**YOUR OBJECTIVE:** Write the entries out again. Every character must match.
INPUT DATA Start Marker
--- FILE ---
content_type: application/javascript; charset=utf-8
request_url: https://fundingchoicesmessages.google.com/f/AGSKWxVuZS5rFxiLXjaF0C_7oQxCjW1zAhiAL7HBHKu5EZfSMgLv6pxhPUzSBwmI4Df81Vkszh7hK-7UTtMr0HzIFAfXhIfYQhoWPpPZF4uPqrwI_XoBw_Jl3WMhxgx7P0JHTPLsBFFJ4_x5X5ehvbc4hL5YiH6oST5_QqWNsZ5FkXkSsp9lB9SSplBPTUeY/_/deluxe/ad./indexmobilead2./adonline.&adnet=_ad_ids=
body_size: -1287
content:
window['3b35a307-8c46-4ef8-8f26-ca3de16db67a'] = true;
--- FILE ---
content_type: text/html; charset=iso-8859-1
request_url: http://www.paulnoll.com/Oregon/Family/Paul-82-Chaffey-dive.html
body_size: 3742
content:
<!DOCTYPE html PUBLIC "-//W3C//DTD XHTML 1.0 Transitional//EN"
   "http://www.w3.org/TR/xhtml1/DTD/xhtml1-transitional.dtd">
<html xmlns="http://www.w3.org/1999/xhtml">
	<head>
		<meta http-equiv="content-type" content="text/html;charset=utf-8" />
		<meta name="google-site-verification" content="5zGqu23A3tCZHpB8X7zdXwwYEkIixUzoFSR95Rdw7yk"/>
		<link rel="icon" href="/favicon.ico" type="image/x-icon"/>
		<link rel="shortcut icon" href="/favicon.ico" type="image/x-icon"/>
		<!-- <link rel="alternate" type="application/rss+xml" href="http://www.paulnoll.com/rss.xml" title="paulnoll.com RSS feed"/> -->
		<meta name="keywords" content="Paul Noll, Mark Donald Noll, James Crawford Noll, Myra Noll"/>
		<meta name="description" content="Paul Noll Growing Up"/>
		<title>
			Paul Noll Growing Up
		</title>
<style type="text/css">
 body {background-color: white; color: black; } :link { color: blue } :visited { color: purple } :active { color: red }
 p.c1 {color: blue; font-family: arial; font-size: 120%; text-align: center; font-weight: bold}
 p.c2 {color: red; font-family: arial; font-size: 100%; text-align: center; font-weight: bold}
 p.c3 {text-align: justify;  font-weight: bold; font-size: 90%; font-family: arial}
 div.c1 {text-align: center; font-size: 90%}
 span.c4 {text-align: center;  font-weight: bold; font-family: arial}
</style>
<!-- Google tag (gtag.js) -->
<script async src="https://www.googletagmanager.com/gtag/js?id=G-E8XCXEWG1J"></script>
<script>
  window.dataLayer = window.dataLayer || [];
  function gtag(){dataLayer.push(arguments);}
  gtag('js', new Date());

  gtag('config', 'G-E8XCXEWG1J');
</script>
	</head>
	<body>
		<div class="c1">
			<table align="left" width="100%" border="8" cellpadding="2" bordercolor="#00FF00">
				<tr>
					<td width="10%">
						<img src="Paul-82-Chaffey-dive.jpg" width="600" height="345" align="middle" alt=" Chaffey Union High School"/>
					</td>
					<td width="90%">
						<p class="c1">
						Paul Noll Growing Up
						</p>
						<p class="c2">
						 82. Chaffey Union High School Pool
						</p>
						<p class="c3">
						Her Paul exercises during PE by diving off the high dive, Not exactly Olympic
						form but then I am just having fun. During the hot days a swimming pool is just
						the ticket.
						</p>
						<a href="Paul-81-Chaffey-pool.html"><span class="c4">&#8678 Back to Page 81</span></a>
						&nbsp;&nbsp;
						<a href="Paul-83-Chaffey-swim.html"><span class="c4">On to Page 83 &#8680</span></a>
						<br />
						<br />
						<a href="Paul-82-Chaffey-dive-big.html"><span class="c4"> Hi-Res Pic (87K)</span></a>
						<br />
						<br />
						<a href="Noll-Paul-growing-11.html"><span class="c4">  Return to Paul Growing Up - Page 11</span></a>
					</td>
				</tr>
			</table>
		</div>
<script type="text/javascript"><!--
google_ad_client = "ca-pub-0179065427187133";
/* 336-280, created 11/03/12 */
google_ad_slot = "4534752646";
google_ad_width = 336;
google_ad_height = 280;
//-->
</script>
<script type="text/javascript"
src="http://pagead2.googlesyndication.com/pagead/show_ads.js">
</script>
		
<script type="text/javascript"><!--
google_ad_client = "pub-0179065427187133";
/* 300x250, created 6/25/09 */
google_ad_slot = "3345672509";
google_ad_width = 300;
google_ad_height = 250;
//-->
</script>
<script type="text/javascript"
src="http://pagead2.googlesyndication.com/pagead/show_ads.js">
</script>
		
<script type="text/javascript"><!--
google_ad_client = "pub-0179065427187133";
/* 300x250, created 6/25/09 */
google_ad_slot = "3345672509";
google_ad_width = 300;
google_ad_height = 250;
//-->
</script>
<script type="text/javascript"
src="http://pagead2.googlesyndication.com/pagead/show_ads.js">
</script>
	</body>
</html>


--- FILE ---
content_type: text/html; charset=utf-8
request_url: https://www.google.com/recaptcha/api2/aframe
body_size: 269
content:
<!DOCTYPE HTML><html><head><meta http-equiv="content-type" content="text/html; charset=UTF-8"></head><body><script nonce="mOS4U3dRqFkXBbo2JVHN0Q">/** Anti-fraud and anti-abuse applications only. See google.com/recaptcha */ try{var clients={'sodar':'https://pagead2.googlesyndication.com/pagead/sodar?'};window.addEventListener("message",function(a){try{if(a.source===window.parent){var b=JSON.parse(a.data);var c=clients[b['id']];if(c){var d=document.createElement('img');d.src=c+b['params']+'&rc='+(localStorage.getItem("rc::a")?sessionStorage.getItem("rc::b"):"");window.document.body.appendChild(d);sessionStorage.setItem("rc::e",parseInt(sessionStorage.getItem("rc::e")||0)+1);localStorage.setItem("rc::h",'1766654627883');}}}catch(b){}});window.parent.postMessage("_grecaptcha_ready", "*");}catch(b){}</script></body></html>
INPUT DATA End Marker
**ANSWER BOX:**
--- FILE ---
content_type: application/javascript; charset=utf-8
request_url: https://fundingchoicesmessages.google.com/f/AGSKWxVuZS5rFxiLXjaF0C_7oQxCjW1zAhiAL7HBHKu5EZfSMgLv6pxhPUzSBwmI4Df81Vkszh7hK-7UTtMr0HzIFAfXhIfYQhoWPpPZF4uPqrwI_XoBw_Jl3WMhxgx7P0JHTPLsBFFJ4_x5X5ehvbc4hL5YiH6oST5_QqWNsZ5FkXkSsp9lB9SSplBPTUeY/_/deluxe/ad./indexmobilead2./adonline.&adnet=_ad_ids=
body_size: -1287
content:
window['3b35a307-8c46-4ef8-8f26-ca3de16db67a'] = true;
--- FILE ---
content_type: text/html; charset=iso-8859-1
request_url: http://www.paulnoll.com/Oregon/Family/Paul-82-Chaffey-dive.html
body_size: 3742
content:
<!DOCTYPE html PUBLIC "-//W3C//DTD XHTML 1.0 Transitional//EN"
   "http://www.w3.org/TR/xhtml1/DTD/xhtml1-transitional.dtd">
<html xmlns="http://www.w3.org/1999/xhtml">
	<head>
		<meta http-equiv="content-type" content="text/html;charset=utf-8" />
		<meta name="google-site-verification" content="5zGqu23A3tCZHpB8X7zdXwwYEkIixUzoFSR95Rdw7yk"/>
		<link rel="icon" href="/favicon.ico" type="image/x-icon"/>
		<link rel="shortcut icon" href="/favicon.ico" type="image/x-icon"/>
		<!-- <link rel="alternate" type="application/rss+xml" href="http://www.paulnoll.com/rss.xml" title="paulnoll.com RSS feed"/> -->
		<meta name="keywords" content="Paul Noll, Mark Donald Noll, James Crawford Noll, Myra Noll"/>
		<meta name="description" content="Paul Noll Growing Up"/>
		<title>
			Paul Noll Growing Up
		</title>
<style type="text/css">
 body {background-color: white; color: black; } :link { color: blue } :visited { color: purple } :active { color: red }
 p.c1 {color: blue; font-family: arial; font-size: 120%; text-align: center; font-weight: bold}
 p.c2 {color: red; font-family: arial; font-size: 100%; text-align: center; font-weight: bold}
 p.c3 {text-align: justify;  font-weight: bold; font-size: 90%; font-family: arial}
 div.c1 {text-align: center; font-size: 90%}
 span.c4 {text-align: center;  font-weight: bold; font-family: arial}
</style>
<!-- Google tag (gtag.js) -->
<script async src="https://www.googletagmanager.com/gtag/js?id=G-E8XCXEWG1J"></script>
<script>
  window.dataLayer = window.dataLayer || [];
  function gtag(){dataLayer.push(arguments);}
  gtag('js', new Date());

  gtag('config', 'G-E8XCXEWG1J');
</script>
	</head>
	<body>
		<div class="c1">
			<table align="left" width="100%" border="8" cellpadding="2" bordercolor="#00FF00">
				<tr>
					<td width="10%">
						<img src="Paul-82-Chaffey-dive.jpg" width="600" height="345" align="middle" alt=" Chaffey Union High School"/>
					</td>
					<td width="90%">
						<p class="c1">
						Paul Noll Growing Up
						</p>
						<p class="c2">
						 82. Chaffey Union High School Pool
						</p>
						<p class="c3">
						Her Paul exercises during PE by diving off the high dive, Not exactly Olympic
						form but then I am just having fun. During the hot days a swimming pool is just
						the ticket.
						</p>
						<a href="Paul-81-Chaffey-pool.html"><span class="c4">&#8678 Back to Page 81</span></a>
						&nbsp;&nbsp;
						<a href="Paul-83-Chaffey-swim.html"><span class="c4">On to Page 83 &#8680</span></a>
						<br />
						<br />
						<a href="Paul-82-Chaffey-dive-big.html"><span class="c4"> Hi-Res Pic (87K)</span></a>
						<br />
						<br />
						<a href="Noll-Paul-growing-11.html"><span class="c4">  Return to Paul Growing Up - Page 11</span></a>
					</td>
				</tr>
			</table>
		</div>
<script type="text/javascript"><!--
google_ad_client = "ca-pub-0179065427187133";
/* 336-280, created 11/03/12 */
google_ad_slot = "4534752646";
google_ad_width = 336;
google_ad_height = 280;
//-->
</script>
<script type="text/javascript"
src="http://pagead2.googlesyndication.com/pagead/show_ads.js">
</script>
		
<script type="text/javascript"><!--
google_ad_client = "pub-0179065427187133";
/* 300x250, created 6/25/09 */
google_ad_slot = "3345672509";
google_ad_width = 300;
google_ad_height = 250;
//-->
</script>
<script type="text/javascript"
src="http://pagead2.googlesyndication.com/pagead/show_ads.js">
</script>
		
<script type="text/javascript"><!--
google_ad_client = "pub-0179065427187133";
/* 300x250, created 6/25/09 */
google_ad_slot = "3345672509";
google_ad_width = 300;
google_ad_height = 250;
//-->
</script>
<script type="text/javascript"
src="http://pagead2.googlesyndication.com/pagead/show_ads.js">
</script>
	</body>
</html>


--- FILE ---
content_type: text/html; charset=utf-8
request_url: https://www.google.com/recaptcha/api2/aframe
body_size: 269
content:
<!DOCTYPE HTML><html><head><meta http-equiv="content-type" content="text/html; charset=UTF-8"></head><body><script nonce="mOS4U3dRqFkXBbo2JVHN0Q">/** Anti-fraud and anti-abuse applications only. See google.com/recaptcha */ try{var clients={'sodar':'https://pagead2.googlesyndication.com/pagead/sodar?'};window.addEventListener("message",function(a){try{if(a.source===window.parent){var b=JSON.parse(a.data);var c=clients[b['id']];if(c){var d=document.createElement('img');d.src=c+b['params']+'&rc='+(localStorage.getItem("rc::a")?sessionStorage.getItem("rc::b"):"");window.document.body.appendChild(d);sessionStorage.setItem("rc::e",parseInt(sessionStorage.getItem("rc::e")||0)+1);localStorage.setItem("rc::h",'1766654627883');}}}catch(b){}});window.parent.postMessage("_grecaptcha_ready", "*");}catch(b){}</script></body></html>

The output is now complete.